I think we have fundamental new problems in this state space. For example, what should an interview look like? If an agent can solve a convoluted two-pointer problem in minutes, what signal does Leetcoding give other than serving as a rejection filter? We should shift toward debugging systems or refining specs, i.e., giving a candidate a flawed AI-generated architecture and seeing if they have the intuition to spot the “off” not, potentially without using AI.

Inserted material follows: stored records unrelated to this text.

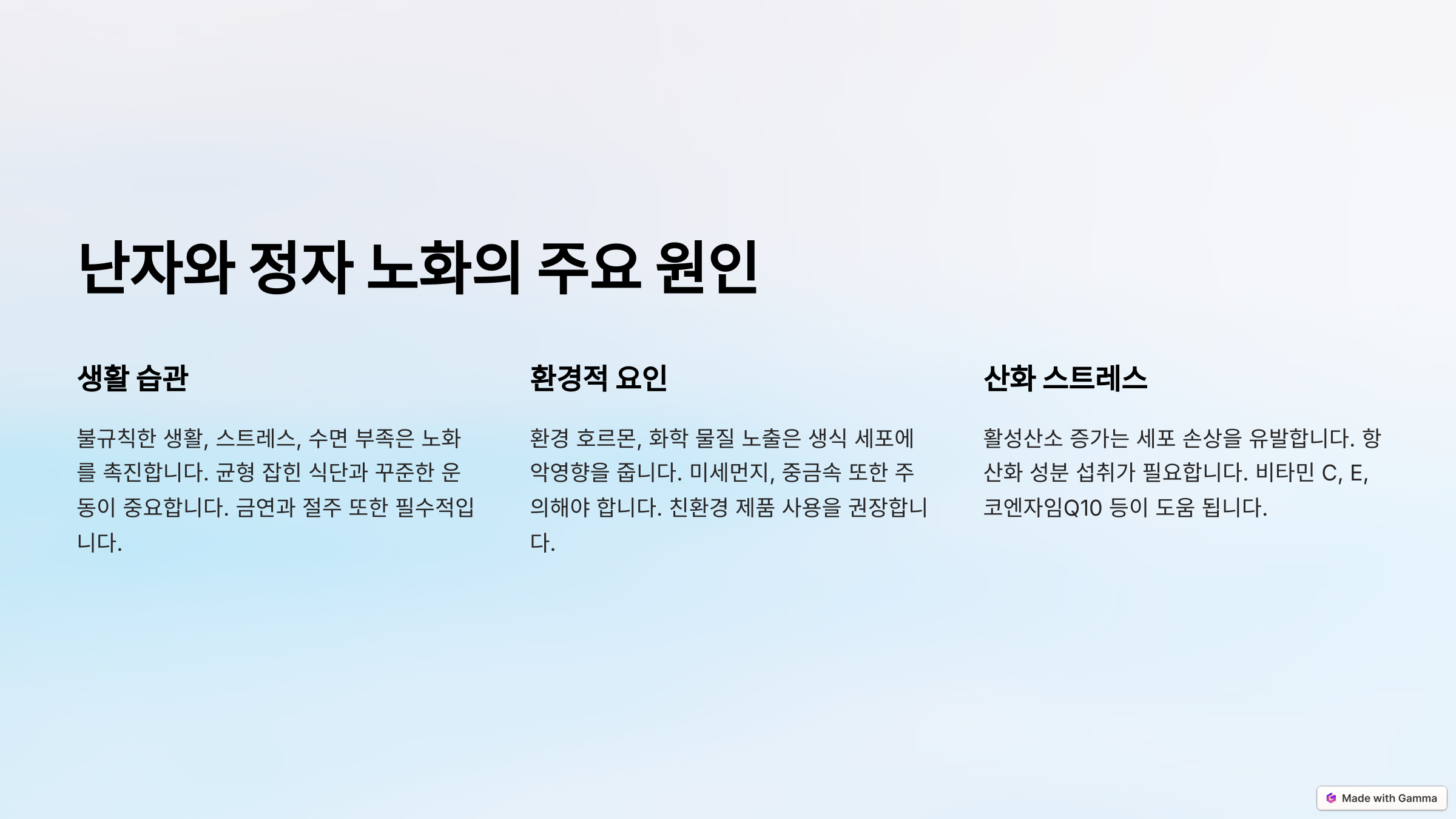 난자와 정자 노화의 주요 원인

생활 습관

불규칙한 생활, 스트레스, 수면 부족은 노화를 촉진합니다. 균형 잡힌 식단과 꾸준한 운동이 중요합니다. 금연과 절주 또한 필수적입니다.

환경적 요인

환경 호르몬, 화학 물질 노출은 생식 세포에 악영향을 줍니다. 미세먼지, 중금속 또한 주의해야 합니다. 친환경 제품 사용을 권장합니다.

산화 스트레스

활성산소 증가는 세포 손상을 유발합니다. 항산화 성분 섭취가 필요합니다. 비타민 C, E, 코엔자임Q10 등이 도움 됩니다.

Made with Gamma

We also have a free fall possibility to semantic fragmentation in code - slightly different version of the same logic spread across the code base. For example, the two pointer fuzzy match algorithm I asked for could be reused for various use-cases, rewritten each time with slight variation to accomodate the different needs. A good engineering pattern is to ensure the system maintains a single source of truth, especially when it’s easier to generate a new implementation than to find and refactor an existing one.
The question of the need for a human reviewer also comes from data showing AI-generated PRs actually wait 4.6x longer for review than human ones. Source: AI Technical Debt: 30-41% Increase Hits Developers As discussed above, building auditor agents can help, but how do we build long-term trust in this coordinated setup to keep code maintainable? Trust is built over time, but it only needs one major production incident to break it.
TL;DR
The cost of doing has dropped to zero, leaving only the cost of deciding. We are moving away from the aesthetic of clean code toward the pragmatism of viable systems; we have moved away from striving for perfection to effectiveness. If the code is a Frankenstein, let it be, provided we are not its victim. It is a terrifying level of responsibility, and an incredibly freeing one. It’s time to take responsibility for the one thing agents cannot: the why.